PRA, in its forecasts, has not made any attempt to estimate as-yet undeveloped gas volumes in the basin. Instead, on the assumption that there is more gas to develop, either in existing fields or from gas exploration, the PRA analysis has evaluated the rate of gas-well drilling required to overcome the gas supply decline. And, by considering the numbers of wells that have been drilled each year in the past and then evaluating how much drilling might realistically take place in coming years, the PRA study sought to forecast future gas production using likely future drilling rates.

PRA sees the possibility of at least three new gas well completions each year, with the realistic possibility of as many as eight wells per year and a likely drilling rate somewhere in the middle of that three to eight range, PRA consultant Bill Van Dyke told the House Energy Committee on Jan. 23. Based on typical gas production rates from new Cook Inlet wells, the anticipated drilling rate suggests an addition of 10 million to 20 million cubic feet of gas production each year, but with the new wells themselves going into decline after startup. Adding up the numbers and projecting the production rates forward leads to that prediction of a supply shortfall around 2014-15.

And to enter into gas supply contracts with utilities, gas producers need proven reserves, not uncertain resource estimates.

"Would you bet the energy security of your community on the speculative prospects of major gas finds in the Cook Inlet and major gas development at this time?" Rep. Mike Hawker, R-District 27, asked Van Dyke.

"No, I would not," Van Dyke replied. "Utilities need a guaranteed gas supply.
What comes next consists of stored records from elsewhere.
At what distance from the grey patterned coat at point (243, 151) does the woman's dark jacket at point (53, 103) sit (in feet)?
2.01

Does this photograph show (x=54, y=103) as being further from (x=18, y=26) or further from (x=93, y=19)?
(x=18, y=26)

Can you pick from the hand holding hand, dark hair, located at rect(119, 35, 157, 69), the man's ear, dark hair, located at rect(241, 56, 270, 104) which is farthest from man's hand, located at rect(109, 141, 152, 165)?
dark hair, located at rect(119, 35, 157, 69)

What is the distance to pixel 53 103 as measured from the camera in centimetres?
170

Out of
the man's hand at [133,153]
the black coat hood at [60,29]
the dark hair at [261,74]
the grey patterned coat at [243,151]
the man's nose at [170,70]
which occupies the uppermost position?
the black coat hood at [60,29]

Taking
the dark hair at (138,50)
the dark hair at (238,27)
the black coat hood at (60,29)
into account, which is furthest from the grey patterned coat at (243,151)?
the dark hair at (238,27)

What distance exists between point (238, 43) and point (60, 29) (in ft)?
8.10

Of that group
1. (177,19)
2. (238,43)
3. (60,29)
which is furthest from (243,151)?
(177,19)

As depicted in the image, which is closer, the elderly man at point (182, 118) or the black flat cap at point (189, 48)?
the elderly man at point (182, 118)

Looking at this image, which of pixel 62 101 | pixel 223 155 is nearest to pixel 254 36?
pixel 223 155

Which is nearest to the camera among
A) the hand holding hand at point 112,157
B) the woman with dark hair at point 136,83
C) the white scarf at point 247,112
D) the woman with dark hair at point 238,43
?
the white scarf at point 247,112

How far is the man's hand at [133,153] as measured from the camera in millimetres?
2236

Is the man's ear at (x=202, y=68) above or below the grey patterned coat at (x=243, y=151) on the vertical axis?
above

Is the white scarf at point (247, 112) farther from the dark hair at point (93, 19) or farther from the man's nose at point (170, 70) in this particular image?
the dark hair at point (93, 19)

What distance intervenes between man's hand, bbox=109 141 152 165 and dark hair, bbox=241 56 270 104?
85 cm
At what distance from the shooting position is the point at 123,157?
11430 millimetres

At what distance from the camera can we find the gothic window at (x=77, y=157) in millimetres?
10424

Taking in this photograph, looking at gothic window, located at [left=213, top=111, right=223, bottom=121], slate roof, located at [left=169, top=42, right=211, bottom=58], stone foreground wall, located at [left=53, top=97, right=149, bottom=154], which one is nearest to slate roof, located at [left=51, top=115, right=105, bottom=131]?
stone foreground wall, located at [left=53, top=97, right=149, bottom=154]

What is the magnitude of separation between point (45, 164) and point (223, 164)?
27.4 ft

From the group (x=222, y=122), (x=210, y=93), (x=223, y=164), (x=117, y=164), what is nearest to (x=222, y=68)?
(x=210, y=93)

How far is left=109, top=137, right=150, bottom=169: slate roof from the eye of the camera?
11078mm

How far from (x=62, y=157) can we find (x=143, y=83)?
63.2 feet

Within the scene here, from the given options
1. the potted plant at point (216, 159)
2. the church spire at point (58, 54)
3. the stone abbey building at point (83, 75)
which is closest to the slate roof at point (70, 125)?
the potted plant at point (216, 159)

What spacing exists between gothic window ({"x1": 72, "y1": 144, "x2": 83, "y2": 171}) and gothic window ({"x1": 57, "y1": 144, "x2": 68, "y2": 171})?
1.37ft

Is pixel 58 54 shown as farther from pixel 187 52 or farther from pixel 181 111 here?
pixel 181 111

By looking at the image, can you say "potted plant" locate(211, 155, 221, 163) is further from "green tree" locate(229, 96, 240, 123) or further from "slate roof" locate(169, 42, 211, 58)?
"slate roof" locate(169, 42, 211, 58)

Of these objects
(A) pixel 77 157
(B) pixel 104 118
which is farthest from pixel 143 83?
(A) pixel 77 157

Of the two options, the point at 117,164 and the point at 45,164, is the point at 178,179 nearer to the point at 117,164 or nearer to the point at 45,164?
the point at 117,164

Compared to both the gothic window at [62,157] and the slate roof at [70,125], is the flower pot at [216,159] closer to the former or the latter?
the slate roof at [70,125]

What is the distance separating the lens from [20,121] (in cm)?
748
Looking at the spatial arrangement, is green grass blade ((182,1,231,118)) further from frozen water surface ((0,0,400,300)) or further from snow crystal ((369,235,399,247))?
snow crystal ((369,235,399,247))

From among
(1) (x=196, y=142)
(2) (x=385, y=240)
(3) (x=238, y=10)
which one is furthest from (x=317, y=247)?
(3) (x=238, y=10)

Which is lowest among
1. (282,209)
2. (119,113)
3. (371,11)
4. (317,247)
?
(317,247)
A probabilistic study of how much gas is in Cook Inlet is not a guaranteed gas supply."

Van Dyke also commented on the timing issues associated with bringing a new gas field on line. In a simplest case, say on the Kenai Peninsula, it might take two to three years to complete all of the planning, permitting, contract negotiations and development involved in bringing a new field into production, he said. That would bring new gas from the new field into the gas infrastructure after the date of the projected gas supply shortfall.

And if gas producers accelerate the rate of drilling in the existing fields, the effect would be to accelerate the production decline rates in the fields, thus further reducing production rates a few years down the road. Essentially, people are trying to deal with a set of gas fields, all undergoing a natural production decline, Van Dyke said.

"We're showing a 16 or 17 percent annual decline and that's a pretty steep decline rate to chase," Van Dyke said. "You're going to have to find a lot of new gas just if you want to keep production flat, let alone increase it, because you have this base that's always in natural decline."

Moira Smith, vice president and general counsel of Enstar Natural Gas Co., told the Energy Committee that Enstar has been supplying Southcentral residents with gas since 1961, using only Cook Inlet supplies.

"It is Enstar's primary goal to continue to do that, and to do that at a price that's reasonable for Southcentral customers," Smith said.

But, with a gas supply shortfall on the horizon, the utilities are taking steps to bolster Southcentral energy supplies from other sources, she said.

"We've reached the bottom line, which is that we need to supplement Cook Inlet gas production," Smith said.